现代Transformer架构中的残差流对偶性
Residual Stream Duality in Modern Transformer Architectures
March 17, 2026
作者: Yifan Zhang
cs.AI
摘要
近期研究已明确表明,残差路径并非仅仅是优化管道的组成部分,它更是模型表征机制的重要一环。我们认同这一观点,但主张通过双轴视角来梳理Transformer的设计空间是更为清晰的架构方式。解码器沿着两个有序维度演进信息:序列位置和层间深度。自注意力机制已在序列轴上实现自适应混合,而残差流通常沿深度轴执行固定加法运算。若固定某个词元位置并将层索引视为有序变量,那么因果深度残差注意力读取操作与因果短滑动窗口注意力(ShortSWA)本质上是相同的局部算子,只是其作用域从序列维度转为深度维度。这正是Transformer²背后的核心残差流对偶性。这一视角也澄清了近期研究进展:ELC-BERT和DenseFormer已证明基于深度的学习式聚合能超越均匀残差累积,而垂直注意力、深度交叉注意力(DCA)、MUDDFormer及注意力残差等研究则进一步实现了对浅层特征的显式注意力路由。但关键在于,算子级对偶性并不等同于系统级对称性。对于大规模自回归模型,序列轴ShortSWA通常更具硬件友好性,因其可复用词元侧滑动窗口核函数、KV缓存布局和分块执行机制。若目标在于改变捷径连接本身,深度增量学习(DDL)是更简洁的干预方案,它直接修改残差算子而非添加独立的跨层检索路径。因此我们的建议很明确:当捷径连接是研究目标时采用DDL,当需要局部自适应混合时选用序列轴ShortSWA。
English
Recent work has made clear that the residual pathway is not mere optimization plumbing; it is part of the model's representational machinery. We agree, but argue that the cleanest way to organize this design space is through a two-axis view of the Transformer. A decoder evolves information along two ordered dimensions: sequence position and layer depth. Self-attention already provides adaptive mixing along the sequence axis, whereas the residual stream usually performs fixed addition along the depth axis. If we fix a token position and treat layer index as the ordered variable, then a causal depth-wise residual attention read is exactly the same local operator as causal short sliding-window attention (ShortSWA), except written over depth rather than over sequence. This is the core residual stream duality behind Transformer^2. This perspective also clarifies the recent literature. ELC-BERT and DenseFormer already show that learned aggregation over depth can outperform uniform residual accumulation, while Vertical Attention, DeepCrossAttention (DCA), MUDDFormer, and Attention Residuals move further toward explicit attention-based routing over earlier layers. The key point, however, is that operator-level duality does not imply systems-level symmetry.
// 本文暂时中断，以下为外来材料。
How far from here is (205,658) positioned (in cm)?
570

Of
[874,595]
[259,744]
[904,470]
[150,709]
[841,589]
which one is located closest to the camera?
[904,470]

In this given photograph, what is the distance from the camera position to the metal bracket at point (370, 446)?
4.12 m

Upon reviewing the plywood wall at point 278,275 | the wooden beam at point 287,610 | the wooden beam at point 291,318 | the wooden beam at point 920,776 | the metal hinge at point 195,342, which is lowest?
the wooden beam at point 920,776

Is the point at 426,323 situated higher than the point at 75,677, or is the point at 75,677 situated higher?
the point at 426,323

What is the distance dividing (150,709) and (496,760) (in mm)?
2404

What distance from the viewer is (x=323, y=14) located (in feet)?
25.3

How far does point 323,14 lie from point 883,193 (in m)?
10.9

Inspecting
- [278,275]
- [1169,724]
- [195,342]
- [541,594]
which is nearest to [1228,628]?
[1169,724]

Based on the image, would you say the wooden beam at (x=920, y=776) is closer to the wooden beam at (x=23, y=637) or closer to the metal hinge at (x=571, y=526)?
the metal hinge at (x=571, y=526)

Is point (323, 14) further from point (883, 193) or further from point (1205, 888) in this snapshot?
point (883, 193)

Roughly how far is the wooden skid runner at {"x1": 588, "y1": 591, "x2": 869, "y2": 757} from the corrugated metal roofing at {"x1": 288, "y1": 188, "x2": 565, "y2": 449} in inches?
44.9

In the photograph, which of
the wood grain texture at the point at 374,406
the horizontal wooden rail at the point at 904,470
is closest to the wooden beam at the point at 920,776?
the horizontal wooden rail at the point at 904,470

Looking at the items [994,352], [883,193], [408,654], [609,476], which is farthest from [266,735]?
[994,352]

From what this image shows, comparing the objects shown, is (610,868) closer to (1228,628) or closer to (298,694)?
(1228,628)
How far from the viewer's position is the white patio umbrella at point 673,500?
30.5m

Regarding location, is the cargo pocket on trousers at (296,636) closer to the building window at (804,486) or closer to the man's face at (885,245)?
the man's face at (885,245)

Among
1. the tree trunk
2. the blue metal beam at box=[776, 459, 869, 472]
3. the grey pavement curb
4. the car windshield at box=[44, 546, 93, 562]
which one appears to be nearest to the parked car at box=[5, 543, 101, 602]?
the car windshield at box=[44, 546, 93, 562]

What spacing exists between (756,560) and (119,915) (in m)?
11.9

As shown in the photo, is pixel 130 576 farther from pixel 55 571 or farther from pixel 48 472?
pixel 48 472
For large-scale autoregressive models, sequence-axis ShortSWA is usually the more hardware-friendly placement because it reuses token-side sliding-window kernels, KV-cache layouts, and chunked execution. If the goal is instead to change the shortcut itself, Deep Delta Learning (DDL) is the cleaner intervention because it modifies the residual operator directly rather than adding a separate cross-layer retrieval path. Our recommendation is therefore simple: use DDL when the shortcut is the object of interest, and use sequence-axis ShortSWA when the goal is local adaptive mixing.